## GIVEN EXERCISE
Edit the stretch from the line containing "When comparing [577,422]" through the end of the records, replacing "red shoe" with "red sneaker" and keeping everything else the same.

## DATA PROVIDED
— Start —

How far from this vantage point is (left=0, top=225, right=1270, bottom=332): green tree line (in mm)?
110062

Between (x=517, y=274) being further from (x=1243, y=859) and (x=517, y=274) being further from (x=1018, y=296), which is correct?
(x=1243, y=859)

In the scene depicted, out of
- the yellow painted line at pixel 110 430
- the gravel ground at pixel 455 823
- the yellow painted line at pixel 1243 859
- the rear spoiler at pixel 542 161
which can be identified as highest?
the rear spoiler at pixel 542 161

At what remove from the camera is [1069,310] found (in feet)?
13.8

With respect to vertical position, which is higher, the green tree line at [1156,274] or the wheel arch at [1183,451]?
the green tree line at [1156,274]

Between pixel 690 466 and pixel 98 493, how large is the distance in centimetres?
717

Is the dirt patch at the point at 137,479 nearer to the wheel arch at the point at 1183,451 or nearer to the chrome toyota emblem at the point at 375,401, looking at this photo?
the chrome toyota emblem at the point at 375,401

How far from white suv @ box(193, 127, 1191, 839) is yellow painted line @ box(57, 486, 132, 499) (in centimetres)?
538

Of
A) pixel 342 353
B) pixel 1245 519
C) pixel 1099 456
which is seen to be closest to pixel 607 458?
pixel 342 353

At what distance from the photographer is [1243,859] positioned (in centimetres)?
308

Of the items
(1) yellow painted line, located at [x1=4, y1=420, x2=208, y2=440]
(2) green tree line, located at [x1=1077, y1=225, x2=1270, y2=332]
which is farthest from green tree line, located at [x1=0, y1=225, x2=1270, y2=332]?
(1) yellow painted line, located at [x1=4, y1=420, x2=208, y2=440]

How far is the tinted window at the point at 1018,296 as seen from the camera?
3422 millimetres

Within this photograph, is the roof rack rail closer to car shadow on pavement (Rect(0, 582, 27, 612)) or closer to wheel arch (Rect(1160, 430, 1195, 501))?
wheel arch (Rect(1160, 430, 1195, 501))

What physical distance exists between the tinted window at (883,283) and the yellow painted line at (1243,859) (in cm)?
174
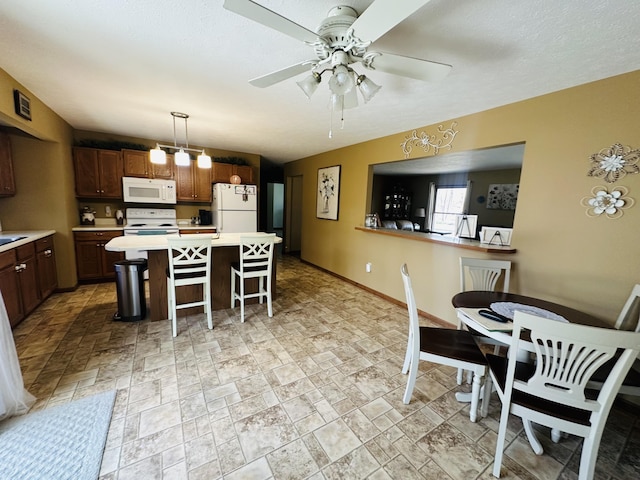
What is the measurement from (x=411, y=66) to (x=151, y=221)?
480cm

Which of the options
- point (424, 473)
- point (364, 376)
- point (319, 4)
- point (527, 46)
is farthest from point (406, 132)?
point (424, 473)

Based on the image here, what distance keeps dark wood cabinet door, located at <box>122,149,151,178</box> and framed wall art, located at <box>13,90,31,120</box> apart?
168 cm

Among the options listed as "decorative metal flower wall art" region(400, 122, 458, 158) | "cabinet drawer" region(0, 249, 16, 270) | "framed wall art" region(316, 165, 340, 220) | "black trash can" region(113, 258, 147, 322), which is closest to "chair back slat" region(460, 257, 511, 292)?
"decorative metal flower wall art" region(400, 122, 458, 158)

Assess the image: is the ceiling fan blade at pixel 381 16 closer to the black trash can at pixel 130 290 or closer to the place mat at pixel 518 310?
the place mat at pixel 518 310

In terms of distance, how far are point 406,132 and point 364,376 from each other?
2.99m

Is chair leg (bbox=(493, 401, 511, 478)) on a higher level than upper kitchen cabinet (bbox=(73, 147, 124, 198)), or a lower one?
lower

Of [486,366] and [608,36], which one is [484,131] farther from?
[486,366]

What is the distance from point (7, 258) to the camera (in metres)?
2.46

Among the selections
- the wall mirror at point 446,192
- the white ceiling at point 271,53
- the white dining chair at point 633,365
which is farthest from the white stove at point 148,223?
the white dining chair at point 633,365

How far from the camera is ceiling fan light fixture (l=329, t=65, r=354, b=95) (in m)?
1.49

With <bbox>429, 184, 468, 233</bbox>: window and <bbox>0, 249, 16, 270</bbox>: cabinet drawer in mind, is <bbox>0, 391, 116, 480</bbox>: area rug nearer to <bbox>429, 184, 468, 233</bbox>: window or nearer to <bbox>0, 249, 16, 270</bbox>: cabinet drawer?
<bbox>0, 249, 16, 270</bbox>: cabinet drawer

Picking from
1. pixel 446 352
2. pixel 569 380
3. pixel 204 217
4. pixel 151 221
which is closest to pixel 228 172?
pixel 204 217

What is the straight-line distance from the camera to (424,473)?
138 cm

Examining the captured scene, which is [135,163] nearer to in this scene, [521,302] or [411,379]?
[411,379]
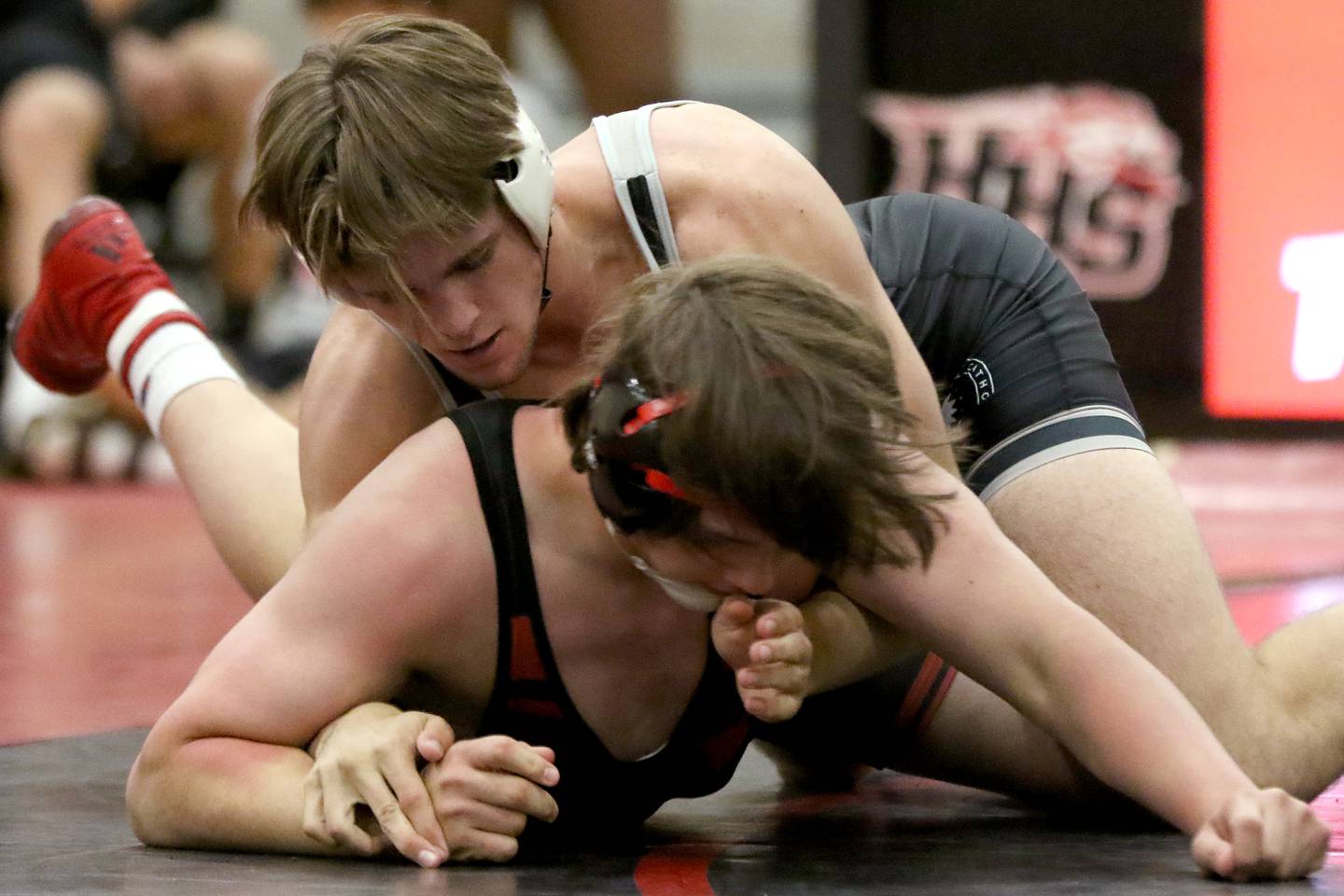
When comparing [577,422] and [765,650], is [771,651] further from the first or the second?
[577,422]

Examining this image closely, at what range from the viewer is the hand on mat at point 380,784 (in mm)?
1856

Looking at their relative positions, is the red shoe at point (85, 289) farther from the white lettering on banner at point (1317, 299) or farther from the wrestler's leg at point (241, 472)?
the white lettering on banner at point (1317, 299)

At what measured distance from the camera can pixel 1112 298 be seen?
473 centimetres

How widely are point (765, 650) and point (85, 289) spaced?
5.70 feet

— End —

## RESULT FOR THIS TASK
When comparing [577,422] and [765,650], is [771,651] further from the first or the second?
[577,422]

Examining this image closely, at what range from the viewer is the hand on mat at point 380,784 (in mm)?
1856

Looking at their relative positions, is the red sneaker at point (85, 289) farther from the white lettering on banner at point (1317, 299) or farther from the wrestler's leg at point (241, 472)?
the white lettering on banner at point (1317, 299)

At what measured distance from the camera can pixel 1112 298 be seen?
473 centimetres

How widely are point (765, 650) and point (85, 289) spaced?
5.70 feet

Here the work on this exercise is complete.